CVApr 26, 2018

Joint Deformable Registration of Large EM Image Volumes: A Matrix Solver Approach

arXiv:1804.10019v115 citations
Originality Incremental advance
AI Analysis

This addresses the bottleneck of inadequate and inefficient registration solvers for large-scale connectomics data, enabling more coherent analysis of brain volumes.

The authors tackled the problem of efficiently and accurately registering large electron microscopy image volumes for connectomics, presenting a matrix-based solver method that successfully aligned 2.67 million images with over 200 million point-pairs, enabling the first full adult fruit fly brain alignment.

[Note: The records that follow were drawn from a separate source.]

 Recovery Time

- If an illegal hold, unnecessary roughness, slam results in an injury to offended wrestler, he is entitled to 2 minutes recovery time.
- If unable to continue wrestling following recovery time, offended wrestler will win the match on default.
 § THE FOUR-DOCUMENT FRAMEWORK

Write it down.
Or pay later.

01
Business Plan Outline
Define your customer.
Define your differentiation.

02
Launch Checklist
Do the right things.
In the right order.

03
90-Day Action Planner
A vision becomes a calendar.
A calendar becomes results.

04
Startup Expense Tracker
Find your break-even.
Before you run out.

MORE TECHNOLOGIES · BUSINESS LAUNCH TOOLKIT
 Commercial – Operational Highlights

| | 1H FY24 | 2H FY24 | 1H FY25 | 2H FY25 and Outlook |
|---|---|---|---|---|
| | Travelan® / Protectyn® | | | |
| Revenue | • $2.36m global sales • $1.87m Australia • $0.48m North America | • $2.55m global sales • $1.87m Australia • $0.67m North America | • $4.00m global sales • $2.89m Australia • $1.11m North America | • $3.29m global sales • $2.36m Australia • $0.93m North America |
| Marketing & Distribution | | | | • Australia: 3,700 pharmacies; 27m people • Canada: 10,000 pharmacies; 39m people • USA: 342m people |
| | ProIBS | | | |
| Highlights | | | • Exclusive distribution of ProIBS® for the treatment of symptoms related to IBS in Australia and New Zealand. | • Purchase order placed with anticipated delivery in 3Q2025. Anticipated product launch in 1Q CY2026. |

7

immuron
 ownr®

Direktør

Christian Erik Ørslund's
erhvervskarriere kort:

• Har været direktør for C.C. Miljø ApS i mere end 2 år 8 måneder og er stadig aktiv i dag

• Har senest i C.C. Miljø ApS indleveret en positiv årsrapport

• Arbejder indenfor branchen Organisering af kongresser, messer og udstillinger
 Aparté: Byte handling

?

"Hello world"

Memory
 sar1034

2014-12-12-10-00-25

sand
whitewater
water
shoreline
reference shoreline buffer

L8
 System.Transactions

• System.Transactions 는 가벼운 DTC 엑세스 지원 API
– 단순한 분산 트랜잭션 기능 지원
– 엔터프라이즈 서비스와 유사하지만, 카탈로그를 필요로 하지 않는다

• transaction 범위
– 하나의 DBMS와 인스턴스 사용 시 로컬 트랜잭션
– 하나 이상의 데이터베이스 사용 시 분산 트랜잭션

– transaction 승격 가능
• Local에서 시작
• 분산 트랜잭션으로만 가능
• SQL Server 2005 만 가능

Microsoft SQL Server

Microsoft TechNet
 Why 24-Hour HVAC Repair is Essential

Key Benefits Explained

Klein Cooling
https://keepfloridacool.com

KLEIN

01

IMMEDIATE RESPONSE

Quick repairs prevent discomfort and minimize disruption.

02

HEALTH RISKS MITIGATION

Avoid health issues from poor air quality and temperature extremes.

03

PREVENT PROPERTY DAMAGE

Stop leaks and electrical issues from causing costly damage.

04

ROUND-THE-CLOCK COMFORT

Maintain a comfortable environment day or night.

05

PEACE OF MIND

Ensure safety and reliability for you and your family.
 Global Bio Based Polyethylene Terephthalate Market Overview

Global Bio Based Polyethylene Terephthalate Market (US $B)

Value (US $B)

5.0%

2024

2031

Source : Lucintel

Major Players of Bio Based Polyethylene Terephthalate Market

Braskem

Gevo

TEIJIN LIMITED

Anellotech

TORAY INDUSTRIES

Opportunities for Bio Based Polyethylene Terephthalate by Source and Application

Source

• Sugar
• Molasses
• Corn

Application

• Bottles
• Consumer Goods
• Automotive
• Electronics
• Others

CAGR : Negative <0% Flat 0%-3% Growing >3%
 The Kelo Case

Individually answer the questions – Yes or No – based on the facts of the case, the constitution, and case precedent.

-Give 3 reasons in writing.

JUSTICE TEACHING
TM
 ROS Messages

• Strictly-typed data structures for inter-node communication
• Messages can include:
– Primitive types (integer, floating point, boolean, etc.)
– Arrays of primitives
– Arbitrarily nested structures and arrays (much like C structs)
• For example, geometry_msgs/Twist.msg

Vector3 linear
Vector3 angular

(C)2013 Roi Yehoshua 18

Large electron microscopy image datasets for connectomics are typically composed of thousands to millions of partially overlapping two-dimensional images (tiles), which must be registered into a coherent volume prior to further analysis. A common registration strategy is to find matching features between neighboring and overlapping image pairs, followed by a numerical estimation of optimal image deformation using a so-called solver program. Existing solvers are inadequate for large data volumes, and inefficient for small-scale image registration. In this work, an efficient and accurate matrix-based solver method is presented. A linear system is constructed that combines minimization of feature-pair square distances with explicit constraints in a regularization term. In absence of reliable priors for regularization, we show how to construct a rigid-model approximation to use as prior. The linear system is solved using available computer programs, whose performance on typical registration tasks we briefly compare, and to which future scale-up is delegated. Our method is applied to the joint alignment of 2.67 million images, with more than 200 million point-pairs and has been used for successfully aligning the first full adult fruit fly brain.